Work instruction 1 –
According to the article on the urban health workshop, why does Dr. Charity Binka consider the media's role in disseminating health information so critical?
Work instruction 2 –
Update the article on the urban health workshop from "Journalists present at" to "on urban health issues.", replacing "media stakeholders" with "media practitioners".

Journalists present at the workshop
Lead Researcher for the Community-led Responsive and Effective Urban Health Systems (CHORUS) Ghana, Dr. Ada Nwameme, has called on journalists and media stakeholders to focus on urban health issues.
According to Dr. Nwameme, urban centres are heavily populated with issues such as inadequate infrastructure, lack of affordable housing, flooding, pollution, poverty influence on health and disease.
She also added that non-communicable diseases such as hypertension, stroke, and diabetes will soon become a national burden, and with the already existing stress of infectious diseases, urban health issues need to be highlighted in the media.
This she said would help influence policy for effective health systems.
She made this call at a two-day workshop organized by CHORUS, in collaboration with Women, Media, and Change (WOMEC) to introduce journalists to activities of CHORUS on the global, sub-regional, and country levels.
Executive Director of WOMEC, Dr. Charity Binka, stressed on the need for the media to be involved in research processes as well as advocate for urban health issues.
“Research has shown clearly that many people get their health information through the media. Even those who use herbal medicine get their information through the radio, television, and the newspapers. So the media plays a very critical role in disseminating information on health because they stand in the gap between the ordinary people and the researcher,” she stated.

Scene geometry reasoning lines
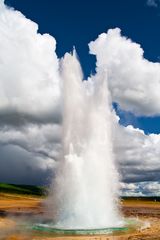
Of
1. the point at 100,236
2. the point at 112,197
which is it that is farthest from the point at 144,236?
the point at 112,197

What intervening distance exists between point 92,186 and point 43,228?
6811 millimetres

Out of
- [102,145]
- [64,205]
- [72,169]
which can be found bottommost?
[64,205]

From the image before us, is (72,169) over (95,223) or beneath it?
over

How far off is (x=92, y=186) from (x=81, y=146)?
4375 millimetres

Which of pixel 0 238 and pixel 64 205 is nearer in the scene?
pixel 0 238

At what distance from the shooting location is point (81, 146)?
1703 inches

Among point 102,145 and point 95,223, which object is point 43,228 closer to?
point 95,223

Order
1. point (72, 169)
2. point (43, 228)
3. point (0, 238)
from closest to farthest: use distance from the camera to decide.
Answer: point (0, 238) < point (43, 228) < point (72, 169)

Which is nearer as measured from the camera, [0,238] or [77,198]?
[0,238]

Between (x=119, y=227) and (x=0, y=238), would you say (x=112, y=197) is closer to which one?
(x=119, y=227)

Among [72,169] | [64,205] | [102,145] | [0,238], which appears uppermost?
[102,145]

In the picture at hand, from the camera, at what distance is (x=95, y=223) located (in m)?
41.3

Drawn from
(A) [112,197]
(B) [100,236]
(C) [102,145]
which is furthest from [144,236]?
(C) [102,145]

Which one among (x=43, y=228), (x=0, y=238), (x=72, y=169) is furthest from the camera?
(x=72, y=169)
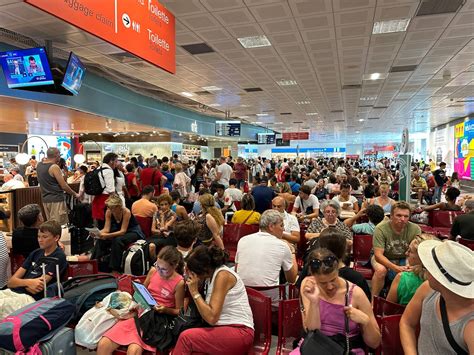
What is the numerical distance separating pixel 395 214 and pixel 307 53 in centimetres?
484

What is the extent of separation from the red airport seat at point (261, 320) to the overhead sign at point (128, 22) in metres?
2.75

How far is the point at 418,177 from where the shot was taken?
38.3 feet

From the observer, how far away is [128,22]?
3740 mm

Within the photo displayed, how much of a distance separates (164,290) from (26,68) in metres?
4.90

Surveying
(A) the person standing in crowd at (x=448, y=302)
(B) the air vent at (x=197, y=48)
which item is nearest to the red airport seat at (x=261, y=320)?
(A) the person standing in crowd at (x=448, y=302)

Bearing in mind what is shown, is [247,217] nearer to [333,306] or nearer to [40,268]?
[40,268]

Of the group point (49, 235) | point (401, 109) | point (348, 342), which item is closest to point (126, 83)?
point (49, 235)

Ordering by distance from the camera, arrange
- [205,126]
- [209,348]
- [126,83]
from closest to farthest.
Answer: [209,348], [126,83], [205,126]

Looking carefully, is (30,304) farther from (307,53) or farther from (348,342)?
(307,53)

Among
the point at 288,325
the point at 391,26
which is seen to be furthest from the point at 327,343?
the point at 391,26

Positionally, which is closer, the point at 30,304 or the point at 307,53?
the point at 30,304

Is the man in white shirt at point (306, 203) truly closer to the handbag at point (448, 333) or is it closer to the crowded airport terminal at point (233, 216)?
the crowded airport terminal at point (233, 216)

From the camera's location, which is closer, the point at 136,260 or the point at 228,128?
the point at 136,260

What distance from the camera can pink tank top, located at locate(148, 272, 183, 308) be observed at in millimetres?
2861
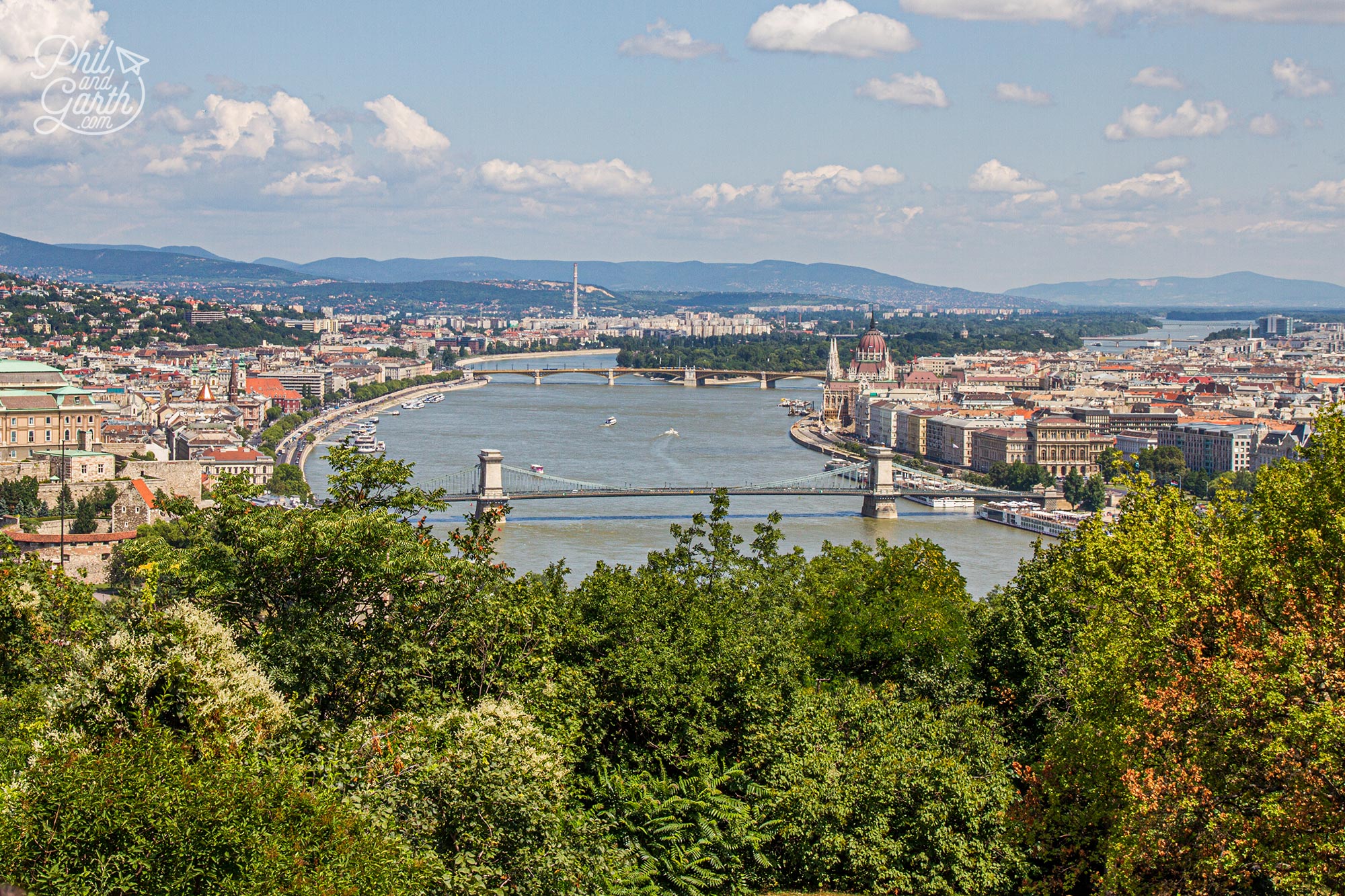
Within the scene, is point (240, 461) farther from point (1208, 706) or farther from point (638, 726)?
point (1208, 706)

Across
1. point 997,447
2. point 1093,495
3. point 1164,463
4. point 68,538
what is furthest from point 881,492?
point 68,538

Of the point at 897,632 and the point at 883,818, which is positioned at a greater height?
the point at 897,632

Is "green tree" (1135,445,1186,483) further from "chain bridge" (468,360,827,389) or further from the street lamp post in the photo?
"chain bridge" (468,360,827,389)

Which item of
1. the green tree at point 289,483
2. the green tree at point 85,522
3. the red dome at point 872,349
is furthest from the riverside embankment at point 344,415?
the red dome at point 872,349

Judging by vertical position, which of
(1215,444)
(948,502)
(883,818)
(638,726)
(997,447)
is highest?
(638,726)

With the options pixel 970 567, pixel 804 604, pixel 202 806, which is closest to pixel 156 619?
pixel 202 806

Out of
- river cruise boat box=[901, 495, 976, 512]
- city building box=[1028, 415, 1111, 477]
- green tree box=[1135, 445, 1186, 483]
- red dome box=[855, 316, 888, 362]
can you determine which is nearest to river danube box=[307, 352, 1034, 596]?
river cruise boat box=[901, 495, 976, 512]

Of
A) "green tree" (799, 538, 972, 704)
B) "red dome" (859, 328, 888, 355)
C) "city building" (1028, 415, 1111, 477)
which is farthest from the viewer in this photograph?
"red dome" (859, 328, 888, 355)
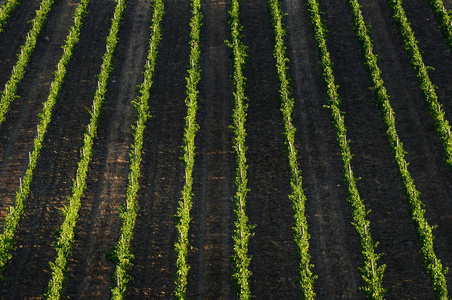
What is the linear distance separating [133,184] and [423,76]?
17.3 metres

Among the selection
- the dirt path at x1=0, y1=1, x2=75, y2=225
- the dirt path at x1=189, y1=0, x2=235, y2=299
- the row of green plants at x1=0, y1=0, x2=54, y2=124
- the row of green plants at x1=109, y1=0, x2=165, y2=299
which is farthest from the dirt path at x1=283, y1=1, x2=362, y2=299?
the row of green plants at x1=0, y1=0, x2=54, y2=124

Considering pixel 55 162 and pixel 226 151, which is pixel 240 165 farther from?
pixel 55 162

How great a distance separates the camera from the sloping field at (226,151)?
31703 millimetres

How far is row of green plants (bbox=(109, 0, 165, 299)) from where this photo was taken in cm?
3081

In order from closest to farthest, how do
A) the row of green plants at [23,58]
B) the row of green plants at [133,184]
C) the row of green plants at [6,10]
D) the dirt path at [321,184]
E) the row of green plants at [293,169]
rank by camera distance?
the row of green plants at [293,169], the row of green plants at [133,184], the dirt path at [321,184], the row of green plants at [23,58], the row of green plants at [6,10]

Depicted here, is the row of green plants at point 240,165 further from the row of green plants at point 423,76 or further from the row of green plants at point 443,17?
the row of green plants at point 443,17

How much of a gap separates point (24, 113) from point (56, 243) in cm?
1100

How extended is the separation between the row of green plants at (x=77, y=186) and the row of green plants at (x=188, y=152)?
15.6 feet

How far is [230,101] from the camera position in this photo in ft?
138

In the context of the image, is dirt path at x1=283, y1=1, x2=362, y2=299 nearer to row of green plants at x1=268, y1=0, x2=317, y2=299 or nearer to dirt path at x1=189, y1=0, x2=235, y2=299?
row of green plants at x1=268, y1=0, x2=317, y2=299

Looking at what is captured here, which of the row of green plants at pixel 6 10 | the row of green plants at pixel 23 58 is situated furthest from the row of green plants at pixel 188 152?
the row of green plants at pixel 6 10

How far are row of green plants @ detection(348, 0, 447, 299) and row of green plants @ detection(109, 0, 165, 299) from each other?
12454mm

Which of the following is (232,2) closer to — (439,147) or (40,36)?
(40,36)

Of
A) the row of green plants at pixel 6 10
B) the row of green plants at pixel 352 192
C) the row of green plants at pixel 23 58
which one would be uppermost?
the row of green plants at pixel 6 10
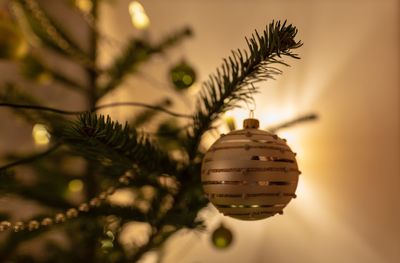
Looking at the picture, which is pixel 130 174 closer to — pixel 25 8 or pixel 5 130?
pixel 25 8

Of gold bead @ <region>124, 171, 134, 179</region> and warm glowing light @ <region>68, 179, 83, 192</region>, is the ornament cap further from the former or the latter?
warm glowing light @ <region>68, 179, 83, 192</region>

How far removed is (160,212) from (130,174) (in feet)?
0.24

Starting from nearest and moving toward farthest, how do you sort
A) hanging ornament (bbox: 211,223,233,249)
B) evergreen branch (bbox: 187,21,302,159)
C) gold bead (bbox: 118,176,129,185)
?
evergreen branch (bbox: 187,21,302,159) → gold bead (bbox: 118,176,129,185) → hanging ornament (bbox: 211,223,233,249)

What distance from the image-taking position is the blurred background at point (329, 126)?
76 centimetres

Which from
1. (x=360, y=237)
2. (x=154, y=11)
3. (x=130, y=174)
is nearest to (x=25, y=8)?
(x=154, y=11)

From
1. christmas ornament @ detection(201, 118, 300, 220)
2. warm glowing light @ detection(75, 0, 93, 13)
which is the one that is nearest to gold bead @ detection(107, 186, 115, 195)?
christmas ornament @ detection(201, 118, 300, 220)

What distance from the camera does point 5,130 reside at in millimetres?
991

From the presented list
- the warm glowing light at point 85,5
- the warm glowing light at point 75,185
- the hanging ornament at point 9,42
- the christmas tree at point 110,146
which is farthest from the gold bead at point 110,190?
the warm glowing light at point 85,5

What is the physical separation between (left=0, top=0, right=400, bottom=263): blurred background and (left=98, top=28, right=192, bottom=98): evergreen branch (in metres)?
0.09

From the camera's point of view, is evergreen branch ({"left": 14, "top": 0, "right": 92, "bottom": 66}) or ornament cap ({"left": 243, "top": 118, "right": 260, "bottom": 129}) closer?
ornament cap ({"left": 243, "top": 118, "right": 260, "bottom": 129})

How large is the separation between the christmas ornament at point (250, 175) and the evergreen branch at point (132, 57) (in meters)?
0.38

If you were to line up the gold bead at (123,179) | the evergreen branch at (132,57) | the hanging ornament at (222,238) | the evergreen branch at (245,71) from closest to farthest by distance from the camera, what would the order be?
the evergreen branch at (245,71), the gold bead at (123,179), the hanging ornament at (222,238), the evergreen branch at (132,57)

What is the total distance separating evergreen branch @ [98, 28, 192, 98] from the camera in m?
0.72

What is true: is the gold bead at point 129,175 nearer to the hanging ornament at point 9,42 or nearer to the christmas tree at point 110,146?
the christmas tree at point 110,146
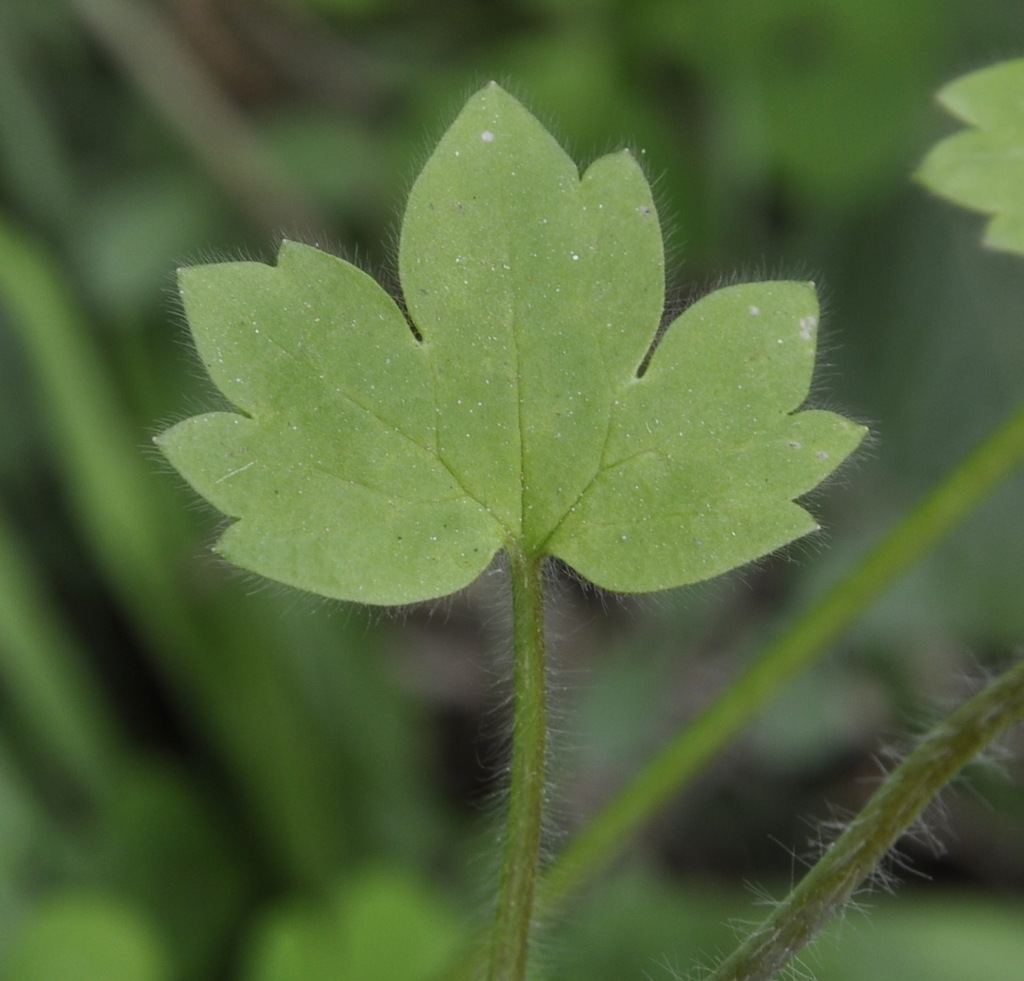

Answer 1 –
She says research has shown that many people, including those who use herbal medicine, get their health information through radio, television, and newspapers. The media therefore stands in the gap between ordinary people and the researcher.

Answer 2 –
Journalists present at the workshop
Lead Researcher for the Community-led Responsive and Effective Urban Health Systems (CHORUS) Ghana, Dr. Ada Nwameme, has called on journalists and media practitioners to focus on urban health issues.